Friday, July 26, 2024

Regarding TCM’s Film Noir of the Week, and Its Host, Red Eddie Muller, There’s Bad News and There’s Good News

By David in TN
friday, july 26, 2024 at 6:06:00 p.m. edt

TCM’s Film Noir of the Week Saturday Night-Sunday Morning at Midnight and 10 a.m. et is The Housemaid (1960).

David in TN: Red Eddie Muller continues his streak of mediocre and/or uninteresting selections with a 1960 South Korean film titled The Housemaid. Eddie gushes over it being “ultra-violent,” like a previous Japanese film.

Noir Alley goes on its usual August hiatus during TCM’s Summer Under the Stars.

N.S.: To recap, the bad news is The Housemaid; the good news is that we will be free of Red Eddie, and his lousy taste and lying, racist, totalitarian politics, for the entire month of August.



5 comments:

Anonymous said...

All weekend on "Catchy Comedy TV",they're showing full episodes of the "Carol Burnett Show" from its inception in 1967.What a time capsule.

--GRA

Anonymous said...

I hate to ask,because I don't want to hear bad news,but can someone give an update--please--on Nicholas?

--GRA

David In TN said...

On Tuesday Night, September 3, at 9:45 Et, TCM shows Jesse Hibbs' The World in My Corner (1956) with Audie Murphy and Barbara Rush.

Murphy plays a welterweight contender from Jersey City who falls for the unhappy daughter (Rush) of his wealthy manager. This film is rarely on television. It's part of Barbara Rush night on TCM.

At 1 am ET TCM shows Vincent Sherman's The Young Philadelphians (1959) with Rush playing another rich girl, this time the love interest of Paul Newman. This is one of Newman's best performances, as an ambitious lawyer trying to make his way into high society.

David In TN said...

Something I forgot.

This is Audie Murphy playing a similar character to John Garfield in Body and Soul, which set the standard for boxing films. Garfield was one of the greatest actors of all time. Murphy was in real life, somewhat like the character.

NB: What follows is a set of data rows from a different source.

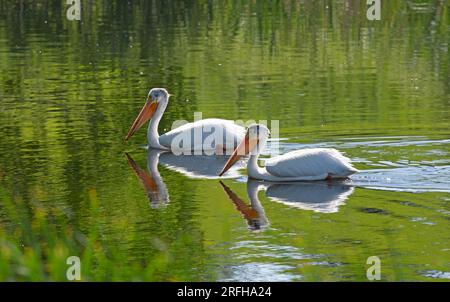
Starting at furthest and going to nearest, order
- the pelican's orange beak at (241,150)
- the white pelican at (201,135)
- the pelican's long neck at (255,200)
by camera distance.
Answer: the white pelican at (201,135) < the pelican's orange beak at (241,150) < the pelican's long neck at (255,200)

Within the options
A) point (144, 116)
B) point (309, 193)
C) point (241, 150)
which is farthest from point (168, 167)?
point (309, 193)

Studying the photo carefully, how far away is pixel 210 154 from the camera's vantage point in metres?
12.2

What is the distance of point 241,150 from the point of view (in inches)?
435

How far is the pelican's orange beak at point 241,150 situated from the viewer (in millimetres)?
10954

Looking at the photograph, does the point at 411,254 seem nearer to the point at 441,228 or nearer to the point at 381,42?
the point at 441,228

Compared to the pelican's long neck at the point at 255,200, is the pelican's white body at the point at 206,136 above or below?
above

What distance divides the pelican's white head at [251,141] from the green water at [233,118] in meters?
0.19

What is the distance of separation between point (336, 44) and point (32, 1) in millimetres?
9046

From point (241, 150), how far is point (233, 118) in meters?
2.43

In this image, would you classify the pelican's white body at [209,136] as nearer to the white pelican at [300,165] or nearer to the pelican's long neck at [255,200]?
the white pelican at [300,165]

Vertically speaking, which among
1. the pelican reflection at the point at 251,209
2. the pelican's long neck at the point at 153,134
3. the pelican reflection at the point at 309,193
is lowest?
the pelican reflection at the point at 251,209

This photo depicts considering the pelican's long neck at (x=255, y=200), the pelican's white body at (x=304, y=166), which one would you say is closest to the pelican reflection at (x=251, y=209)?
the pelican's long neck at (x=255, y=200)

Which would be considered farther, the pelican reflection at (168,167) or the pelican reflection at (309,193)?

In Don Siegel's The Gun Runners, based on Ernest Hemingway's To Have and Have Not, Murphy played the character John Garfield played in The Breaking Point (1950). The latter is considered the better film, Garfield could play most any role.

But Audie Murphy was, in real life, similar to the his role in The Gun Runners.

David In TN said...

TCM's Film Noir of the Week Saturday Night-Sunday Morning at Midnight and 10 a.m. ET is Jacques Tourneur's Out of the Past (1947) with Robert Mitchum, Jane Greer, Kirk Douglas, Rhonda Fleming, Steve Brodie, Virginia Huston, Paul Valentine.

Film Noir Guide: "A small town gas station owner (Mitchum) has a dark past, which he has kept from the woman he loves (Huston). But when a hood (Valentine) from his previous life accidentally stumbles into his establishment, the former P.I. decides to come clean with his girl."

"Years earlier, he tells her, he was hired by a gangster (Douglas) to find his moll (Greer), who shot him and ran off with forty grand of his dough. Mitchum caught up with her in Acapulco and fell madly in live with her, buying into her story that, yes, she shot the abusive Douglas but didn't steal his money."

"They ran off together, always keeping one step ahead of Douglas' new P.I. (Brodie), Mitchum's former partner. Eventually, Brodie caught up with them and everything hit the fan, with Greer ditching Mitchum and leaving him to face a murder rap. Thus, his new identity and life. Huston decides to stick by her man as he's about to meet with Douglas and Greer, who's back with the gangster."

"Mitchum is sensational as the classic noir protagonist, doomed because he has stumbled into the web of a lethal femme fatale, convincingly played by the beautiful Greer. Douglas is terrific as the vicious, but lovesick, gangster who will forgive Greer anything, including shooting him four times. Despite its convoluted plot, Out of the Past really delivers and is worthy of its reputation as THE quintessential film noir."

David In TN: Red Eddie Muller and Film Noir of the Week return after a month's hiatus.